In January 1988, having worked her way up in the literary hierarchy, Morrison received the Ritz-Hemingway, National Book, and National Book Critics Circle nominations for Beloved — but no awards. Led by poet June Jordan, a formal protest that white critics were unwilling to recognize Morrison's enormous talent ran in major newspapers, accompanied by an open letter from Maya Angelou, Amiri Baraka, Henry Louis Gates, Alice Walker, John Edgar Wideman, Angela Davis, and forty-two other African Americans. Critic Houston A. Baker labeled the letter a "civil action" designed to call attention to a "miscarriage of judgment": "We wanted to call the attention of others to this ignoring of the beauty and greatness of Morrison."
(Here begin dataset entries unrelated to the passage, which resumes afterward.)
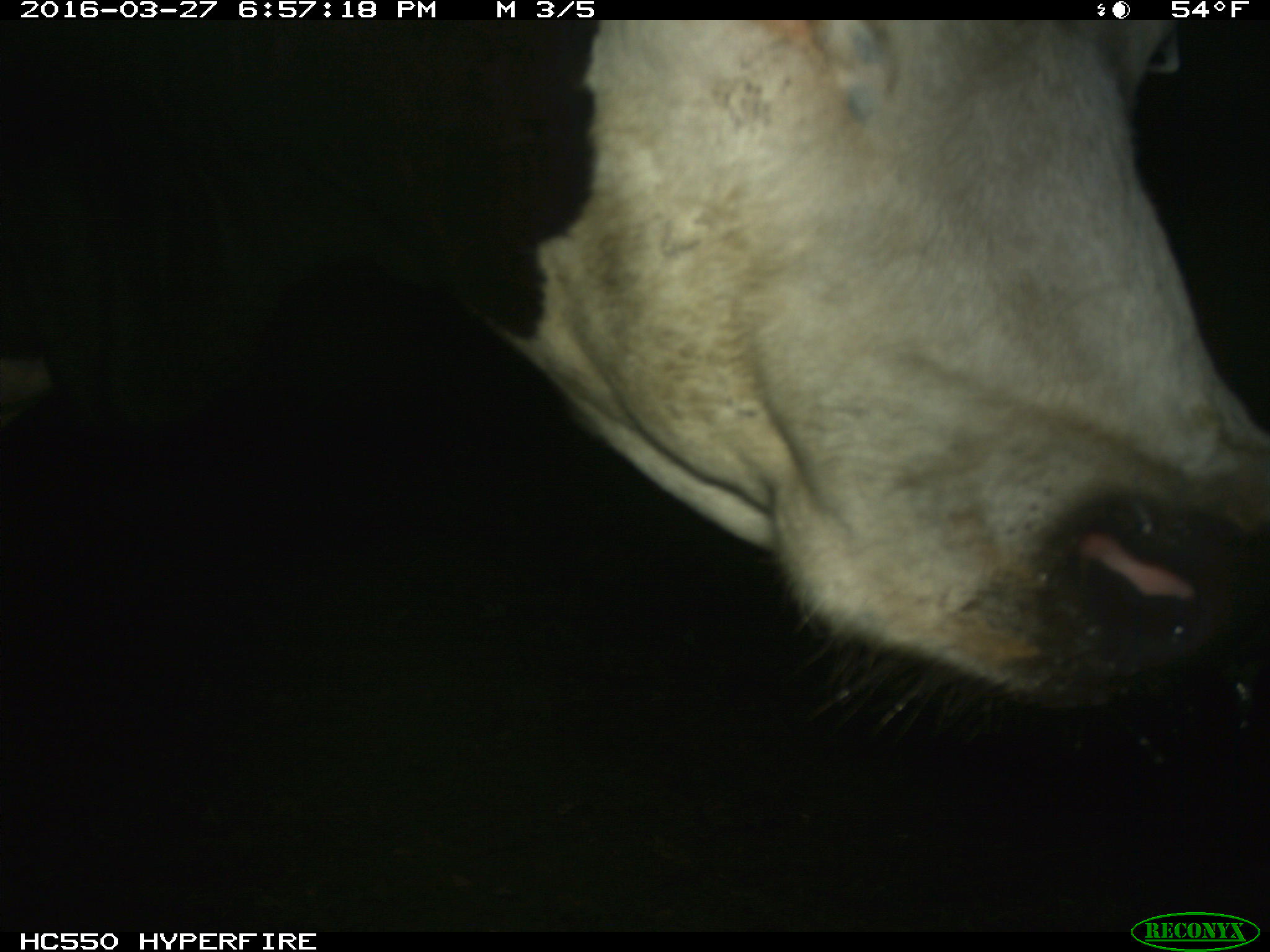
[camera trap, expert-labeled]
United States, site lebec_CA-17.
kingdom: Animalia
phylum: Chordata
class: Mammalia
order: Artiodactyla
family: Bovidae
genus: Bos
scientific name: Bos taurus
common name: domestic cow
Bos taurus (domestic cow).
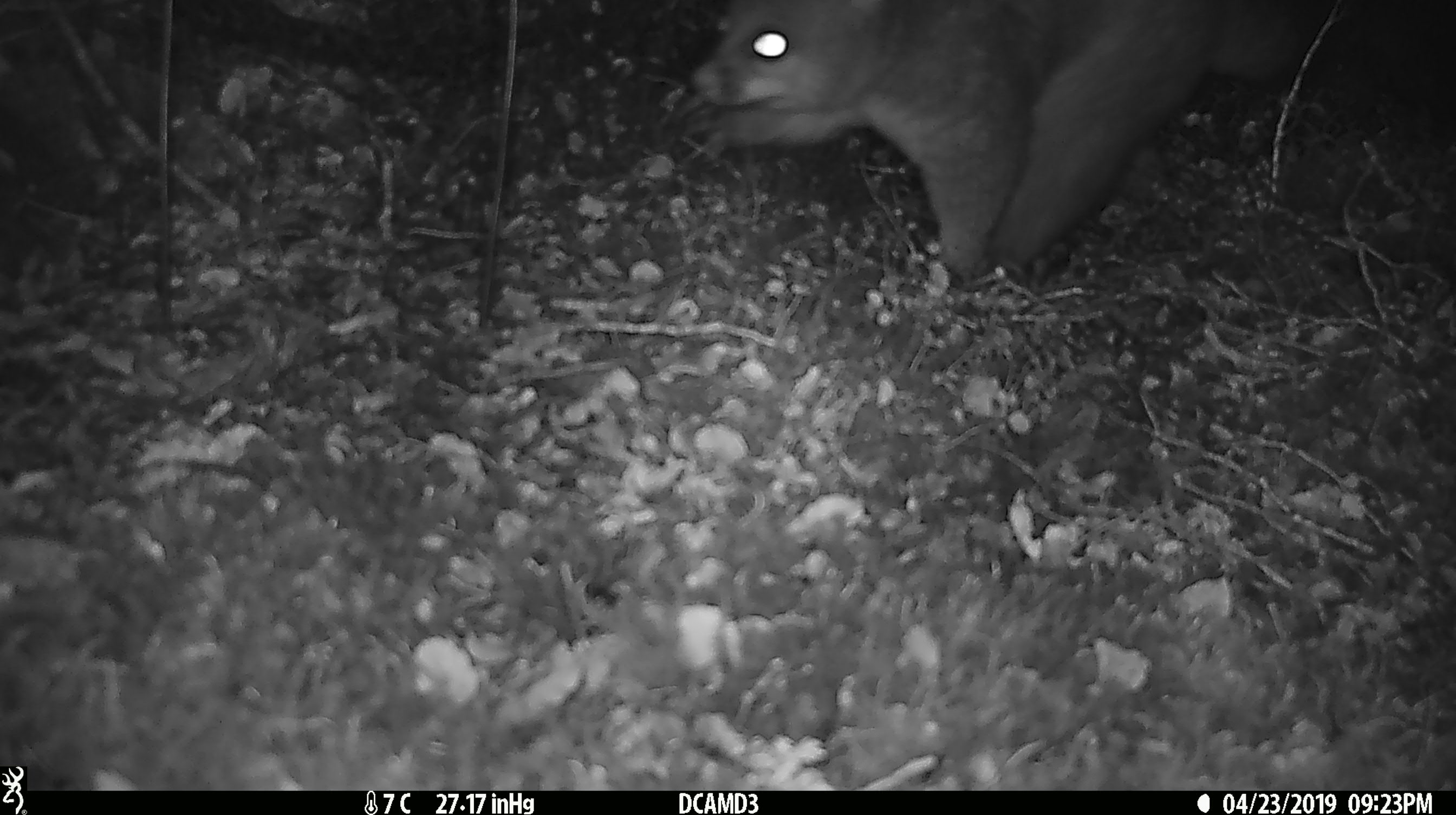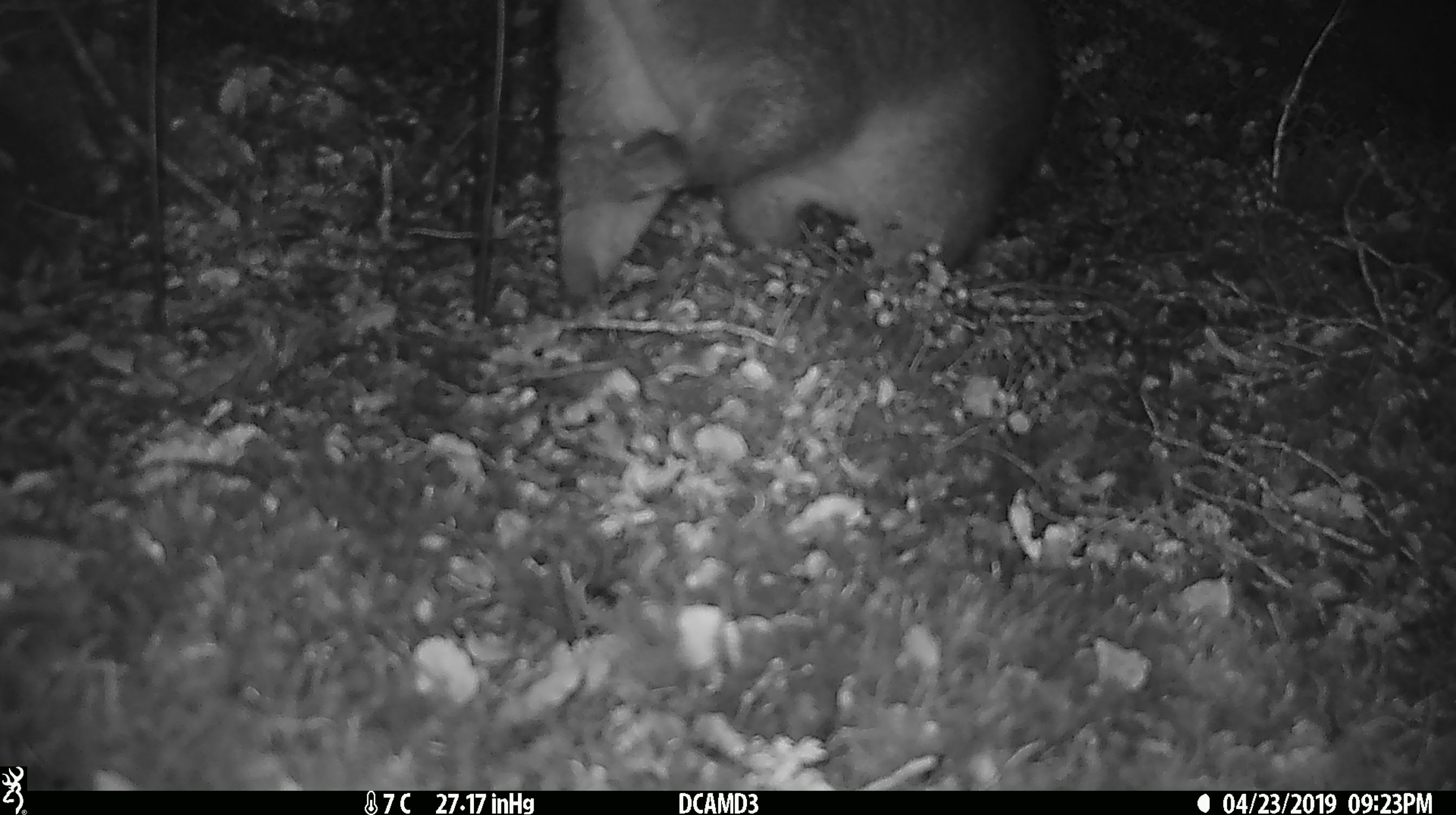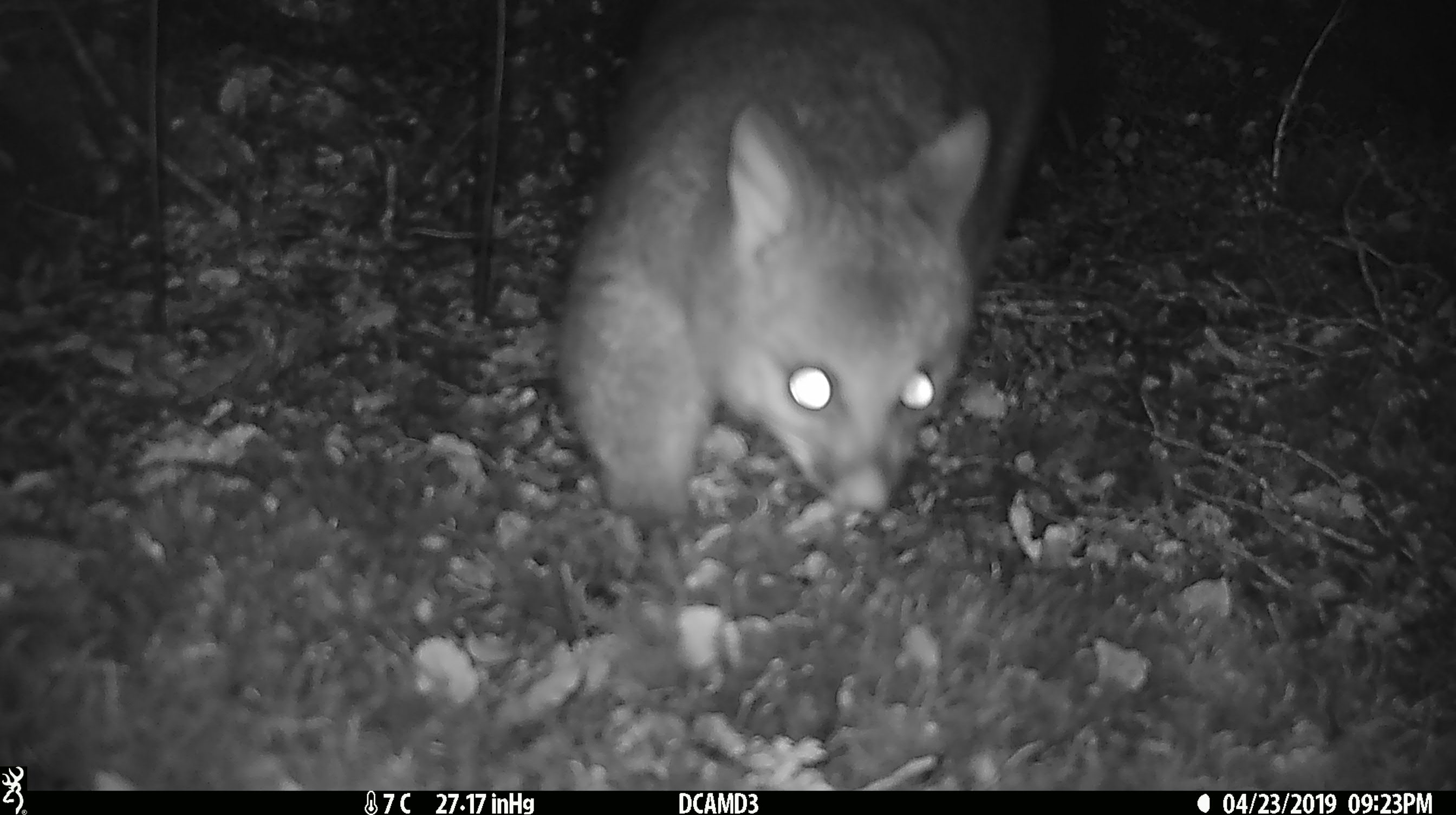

Morrison was stunned by the deluge of support from her peers. On March 31, she was awarded a Pulitzer Prize for Beloved, which had been on the bestseller list only eighteen weeks prior to the award. That same cataclysmic year, a list of awards came tumbling after. Fourteen honorary degrees poured in from mostly East Coast institutions, and Morrison was named Tanner Lecturer at the University of Michigan. The attractive, regal, literary matriarch accepted her windfall, winning audiences with her soft-spoken grace and a private, understated sense of self. "It was fabulous," she said. "I loved it. I felt crowned."
In fall 1989, Morrison left her Albany home to accept the Robert F. Goheen Professorship in creative writing, women's studies, and African studies at Princeton, becoming the first black female to be so honored by an Ivy League university.
After receiving the Nobel Prize for literature, Morrison's crowning achievement, she has been besieged by a host of speaking engagements and has been granted honorary memberships in the Center for the Study of Southern Culture, New York Public Library, Helsinki Watch Committee, and advisory council of New York's Queens' College. Despite these new demands, she still struggles to make time for writing as she nurtures new black voices, but she has become an expert at finding privacy and sufficient solitude in order to write. As her father taught her in childhood, she still remains dubious of white society: "I teach my children that there is a part of yourself that you keep from white people — always."